Nursing practice has greatly changed in recent times. Unlike in the past, where nurses worked within close-knit societies with single cultures, today, the world has turned into a global village. Patients brought in are from different cultural backgrounds. They expect to receive treatments that take cognizance of their cultural diversity. Mount Sinai Brooklyn Hospital receives patients from all walks of life. The hospitals treat patients with Russian, Asian, African American, Hispanic, and white backgrounds, among others. Further, the hospital also receives immigrant populations who lack adequate finances and hence vulnerable.
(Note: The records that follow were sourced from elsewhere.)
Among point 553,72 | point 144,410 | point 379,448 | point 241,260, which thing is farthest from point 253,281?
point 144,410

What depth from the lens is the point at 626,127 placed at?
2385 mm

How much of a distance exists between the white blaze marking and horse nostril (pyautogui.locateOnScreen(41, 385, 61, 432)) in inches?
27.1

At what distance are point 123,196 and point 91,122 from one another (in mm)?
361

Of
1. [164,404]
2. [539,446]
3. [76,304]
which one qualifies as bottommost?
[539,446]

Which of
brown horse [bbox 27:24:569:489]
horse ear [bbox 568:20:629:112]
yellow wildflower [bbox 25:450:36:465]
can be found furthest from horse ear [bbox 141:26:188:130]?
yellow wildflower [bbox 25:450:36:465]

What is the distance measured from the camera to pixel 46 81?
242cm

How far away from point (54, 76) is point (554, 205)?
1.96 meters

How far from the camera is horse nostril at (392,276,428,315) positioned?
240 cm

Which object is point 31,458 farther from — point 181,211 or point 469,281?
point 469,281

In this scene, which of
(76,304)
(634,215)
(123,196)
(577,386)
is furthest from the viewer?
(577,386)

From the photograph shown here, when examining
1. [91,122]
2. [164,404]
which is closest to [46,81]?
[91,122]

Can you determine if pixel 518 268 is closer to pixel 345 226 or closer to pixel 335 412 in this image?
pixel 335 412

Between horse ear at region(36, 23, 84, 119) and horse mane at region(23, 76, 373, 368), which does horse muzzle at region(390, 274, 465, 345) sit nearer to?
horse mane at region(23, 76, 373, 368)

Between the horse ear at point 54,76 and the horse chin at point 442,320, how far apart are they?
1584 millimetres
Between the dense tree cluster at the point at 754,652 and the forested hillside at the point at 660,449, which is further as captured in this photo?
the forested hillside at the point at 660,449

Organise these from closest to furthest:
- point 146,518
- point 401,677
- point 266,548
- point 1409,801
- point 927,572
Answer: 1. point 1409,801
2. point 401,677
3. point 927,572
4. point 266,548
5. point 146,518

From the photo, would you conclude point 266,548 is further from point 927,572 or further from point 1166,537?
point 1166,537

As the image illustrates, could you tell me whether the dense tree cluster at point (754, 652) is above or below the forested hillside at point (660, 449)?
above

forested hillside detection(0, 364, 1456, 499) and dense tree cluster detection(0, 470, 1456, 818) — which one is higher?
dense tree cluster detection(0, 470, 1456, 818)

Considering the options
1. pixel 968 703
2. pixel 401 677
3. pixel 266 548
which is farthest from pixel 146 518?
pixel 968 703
Such patients not only lack basic insurance cover but also lack adequate finance to cater for their healthcare. The hospital setting and staff are adequately prepared to deal with such cases of diversity.
The diversity of patients sees the hospital in many instances receiving patients that are unable to communicate in English. As a result, the hospital has also employed a diverse workforce. When such incidents happen, the hospital presents a staff that can communicate with the patient in an alternative language (American Association of Colleges of Nursing, 2008). Further, understanding that cultural diversity means different ways of life, the hospital has trained staff on how to understand and respond to these diversities. A regular training workshop is held on how to handle diversity where staff share experiences and how they handle different situations (Waite & Brooks, 2014). Further, the hospital has partnerships with multiple NGOs that it links with vulnerable patients for assistance. Through this initiative, the hospital can admit patients from all backgrounds.
In general, the hospital primarily takes a two-pronged approach in its aim to be culturally competent. Firstly, it employs people from diverse cultural backgrounds as part of its medical delivery team. Secondly, it trains its employees on how to handle different patients from different backgrounds. Additionally, it liaises with NGOs and government institutions to assist vulnerable patients.
American Association of Colleges of Nursing. (2008). The essentials of Baccalaureate Education for Professional Nursing Practice. Retrieved from http://www.aacn.nche.edu/education-resources/BaccEssentials08.pdf
Waite, R., Brooks, S. (2014). Cultivating social justice learning & leadership skills: A timely endeavor for undergraduate student nurses. Nurse Education Today, 34, 890-893.